SHORT PROBLEM:
Copy out the lines word for word, beginning at the line that contains "Among these —" and continuing through the last of the lines.

____

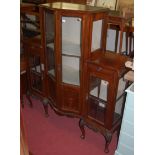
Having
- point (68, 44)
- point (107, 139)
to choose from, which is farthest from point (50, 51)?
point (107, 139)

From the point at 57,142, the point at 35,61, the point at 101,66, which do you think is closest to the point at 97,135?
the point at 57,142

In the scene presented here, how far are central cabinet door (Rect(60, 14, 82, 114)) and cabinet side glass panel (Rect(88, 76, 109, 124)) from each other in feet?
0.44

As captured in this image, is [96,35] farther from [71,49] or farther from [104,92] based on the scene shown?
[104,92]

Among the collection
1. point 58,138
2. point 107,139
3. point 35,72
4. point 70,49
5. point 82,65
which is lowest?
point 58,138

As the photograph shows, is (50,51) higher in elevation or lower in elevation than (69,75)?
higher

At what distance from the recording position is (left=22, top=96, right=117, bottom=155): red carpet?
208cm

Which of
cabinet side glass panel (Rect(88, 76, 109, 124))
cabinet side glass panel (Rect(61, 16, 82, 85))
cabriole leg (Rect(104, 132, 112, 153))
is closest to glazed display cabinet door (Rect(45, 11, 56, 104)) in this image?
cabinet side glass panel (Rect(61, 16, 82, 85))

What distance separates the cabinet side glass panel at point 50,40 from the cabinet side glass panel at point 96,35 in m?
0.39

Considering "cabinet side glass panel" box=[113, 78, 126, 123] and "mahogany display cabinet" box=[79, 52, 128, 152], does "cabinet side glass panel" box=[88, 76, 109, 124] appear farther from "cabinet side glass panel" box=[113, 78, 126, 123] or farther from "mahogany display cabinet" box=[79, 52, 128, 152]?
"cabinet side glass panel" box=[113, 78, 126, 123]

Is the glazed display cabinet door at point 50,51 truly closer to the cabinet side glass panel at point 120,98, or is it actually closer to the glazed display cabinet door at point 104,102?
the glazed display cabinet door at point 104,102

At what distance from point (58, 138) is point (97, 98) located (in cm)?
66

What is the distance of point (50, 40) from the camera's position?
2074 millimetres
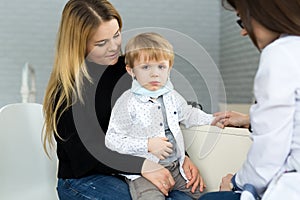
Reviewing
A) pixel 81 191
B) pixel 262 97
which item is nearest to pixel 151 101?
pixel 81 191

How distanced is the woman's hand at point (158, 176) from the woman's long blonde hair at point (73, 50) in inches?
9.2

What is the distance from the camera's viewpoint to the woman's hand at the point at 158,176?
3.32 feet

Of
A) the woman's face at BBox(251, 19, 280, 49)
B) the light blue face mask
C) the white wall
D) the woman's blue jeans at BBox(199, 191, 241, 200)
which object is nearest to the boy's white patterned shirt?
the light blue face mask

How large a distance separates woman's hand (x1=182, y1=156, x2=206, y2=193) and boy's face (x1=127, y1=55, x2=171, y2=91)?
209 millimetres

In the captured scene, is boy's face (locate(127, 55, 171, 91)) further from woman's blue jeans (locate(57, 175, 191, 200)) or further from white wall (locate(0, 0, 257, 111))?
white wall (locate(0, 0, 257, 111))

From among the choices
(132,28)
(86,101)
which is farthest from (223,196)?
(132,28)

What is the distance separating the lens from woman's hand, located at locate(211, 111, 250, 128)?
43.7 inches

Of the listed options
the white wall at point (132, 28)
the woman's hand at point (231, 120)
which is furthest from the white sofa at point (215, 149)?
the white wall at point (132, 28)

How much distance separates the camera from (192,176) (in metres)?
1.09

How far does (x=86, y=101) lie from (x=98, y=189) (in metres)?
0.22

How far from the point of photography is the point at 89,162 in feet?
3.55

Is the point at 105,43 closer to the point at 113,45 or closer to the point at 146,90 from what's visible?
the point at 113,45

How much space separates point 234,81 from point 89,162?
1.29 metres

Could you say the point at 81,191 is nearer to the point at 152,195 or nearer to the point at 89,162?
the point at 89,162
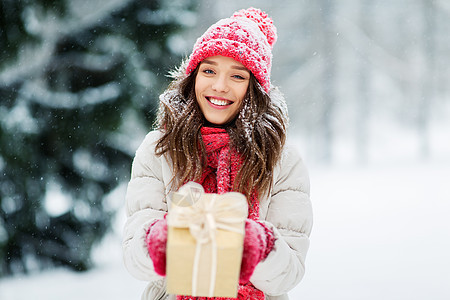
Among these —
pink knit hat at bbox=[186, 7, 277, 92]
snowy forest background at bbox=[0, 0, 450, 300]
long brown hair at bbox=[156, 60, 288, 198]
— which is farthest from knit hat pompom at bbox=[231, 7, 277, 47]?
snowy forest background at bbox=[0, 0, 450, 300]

____

RESPONSE TO THIS EXERCISE:
Among these —
pink knit hat at bbox=[186, 7, 277, 92]
snowy forest background at bbox=[0, 0, 450, 300]
long brown hair at bbox=[156, 60, 288, 198]
— which is farthest from knit hat pompom at bbox=[231, 7, 277, 47]?
snowy forest background at bbox=[0, 0, 450, 300]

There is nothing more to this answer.